Before integrating the above, lets see this:

$\int_a^b f'(x)g(x) + g'(x)f(x)dx = \int_a^b \frac {d(f(x)g(x))}{dx} dx = f(b)g(b)-f(a)g(a)$

Let $f(x)=x^2 +1$ and $g(x)=\lfloor x \rfloor.\ f'(x)= 2x.$ $$\int_a^b f'(x)g(x) + g'(x)f(x)dx=f(b)g(b)-f(a)g(a) \\\int_0^5 2x\lfloor x \rfloor + \frac{d\lfloor x \rfloor}{dx} (x^2 +1)dx=f(5)g(5)-f(0)g(0) \\\int_0^5 2x\lfloor x \rfloor dx + \int_0^5 (x^2 +1)d\lfloor x \rfloor=130$$

Now, $\int_0^5 2x\lfloor x \rfloor dx = 70\ .$ So $\int_0^5 (x^2 +1)d\lfloor x \rfloor$ comes out to be 60.
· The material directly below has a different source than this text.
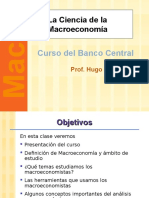 La Ciencia de La Macroeconomia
I dont understand how integration on $\lfloor x \rfloor$ is even possible and hence the solution seems pretty strange to me. Would love to know how this integration is possible in the first place?

Answer 1

It's "possible" because what you're computing is a Riemann–Stieltjes integral, i.e. $\int_a^b fdg$ is identified with $f(b)g(b)-f(a)g(a)-\int_a^b gdf$ if the latter is definable by narrower notions of integrability. There's nothing illegitimate or unfamiliar about this; but, as with summing infinite series, integration admits multiple definitions that vary in how many answers they define. (This definition achieves the same thing.) You'll see a very similar problem here, which you can solve the same way. Here are others.

Answer 2

As a Riemann–Stieltjes integral, we have that $$d \lfloor x \rfloor=\sum_{k\in\mathbb{Z}}\delta(x-k)dx$$ where $\delta(x)$ is the Dirac delta function. Hence $$\int_a^b f(x)d \lfloor x \rfloor=\sum_{k\in\mathbb{Z}\cap (a,b]}f(k).$$

Answer 3

Also the integral can be understood as a Lebesgue-Stieltjes integral, where $dg$ is a notation to represent the Lebesgue-Stieltjes measure $\mu_g$ generated by $g$.

For this case we have that $\mu_{\lfloor \cdot\rfloor}((a,b])=\lfloor b\rfloor-\lfloor a\rfloor$, what imply that $\mu_{\lfloor \cdot\rfloor}(\{a\})=\chi_{\Bbb Z}(a)$, and so

$$\int_{[0,n]} f(x)d\lfloor x\rfloor=\int_{\{0\}}f(x)d\lfloor x\rfloor+\sum_{k=0}^{n-1}\int_{(k,k+1]}f(x)d\lfloor x\rfloor=f(0)+\sum_{k=0}^{n-1} f(k+1)$$